Backed up by a legal assault on long-established trade union rights, from bans on solidarity action to the bureaucratic absurdities of the strike ballot process, union organization was hammered. Strikes, which remained frequent throughout the ’80s, fell off a cliff in the early 1990s and have never recovered. Union membership fell from more than half of all employees in 1979 to 23 percent at its 2017 low point. Collective bargaining, where all employees at site have a joint agreement on pay and conditions with management, declined even more, from 71 percent coverage in 1979 to 21 percent today — and that, as with union membership, is mostly in the public sector.

This background is fundamental to understanding the economy today. When economists and the occasional politician worry about the so-called wage-price spiral, they are fantasizing about a world in which strong unions demand high wages and so force poor capitalists to put up prices. If this world ever really existed, it was brought to an end at least three decades ago. Price rises today are not driven by wage rises; there is at present no relationship between products seeing high price rises and industries seeing higher wage rises. Instead, rebuilding union organization to tackle high prices is essential.

It won’t, however, be enough. We have to look beyond those employed, especially today, with far more people either only in part-time work, out of work entirely, or receiving a pension. Payments from government, whether to public-sector workers or pensioners or benefits claimants, also need to increase by at least the rate of inflation. As a result of higher prices, the government has had £23 billion more in taxes come in over the last three months than it expected. This windfall should be used to compensate all those it pays money to, whether public-sector workers, pensioners, or those on benefits.

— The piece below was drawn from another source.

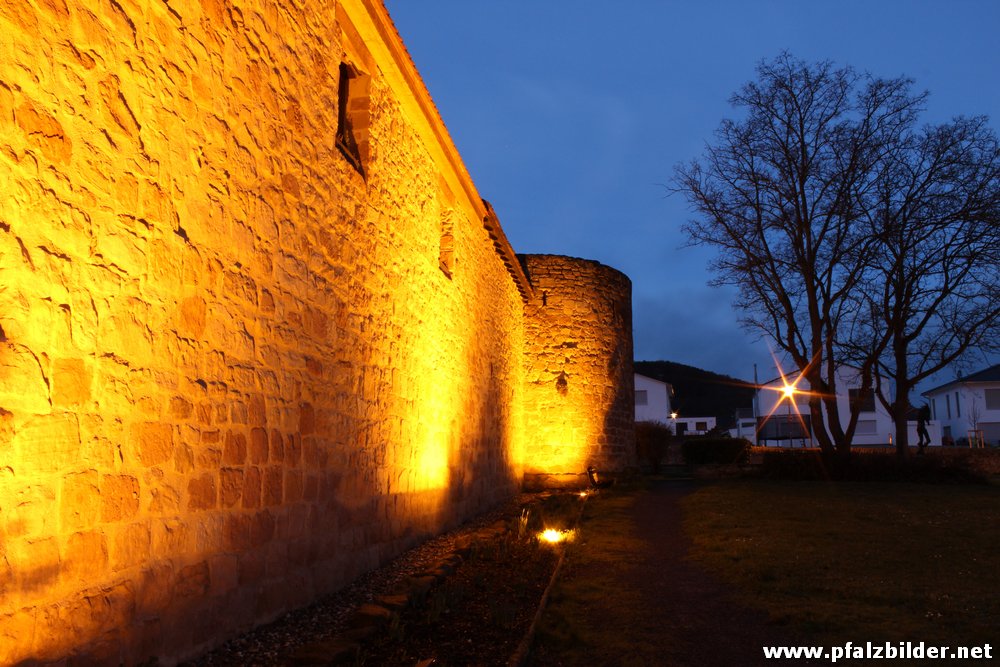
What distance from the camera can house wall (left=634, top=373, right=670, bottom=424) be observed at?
151ft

Nor will rebuilding union organization happen overnight. Building a union on the ground, as anyone who has tried to do it knows, is a long, slow, difficult process. Victories and successes can help spur membership along, as we’re starting to see particularly in the US. But we are a long way from the kind of powerful union movement that could take on the profiteers. And the inflation crisis needs an immediate response.

Instead, we need a political movement making immediate demands on government. In France, the gilets jaunes had the right idea — protesting initially against rises in gas taxes in late 2018, then extending this into wider demands for action on living standards. The government could and should scrap the expected £830 gas bill increase, due in October. It could lift the minimum wage by far more than expected inflation, and do the same for pensions, benefits, and public-sector pay.

We need to find demands that unite the broadest possible coalition against price rises and for higher incomes. The People’s Assembly slogans — WAGES UP, BILLS DOWN — are the right ones to raise. And the Trades Union Congress demonstration in London on June 18 is the first step on the way to building a movement that can carry them.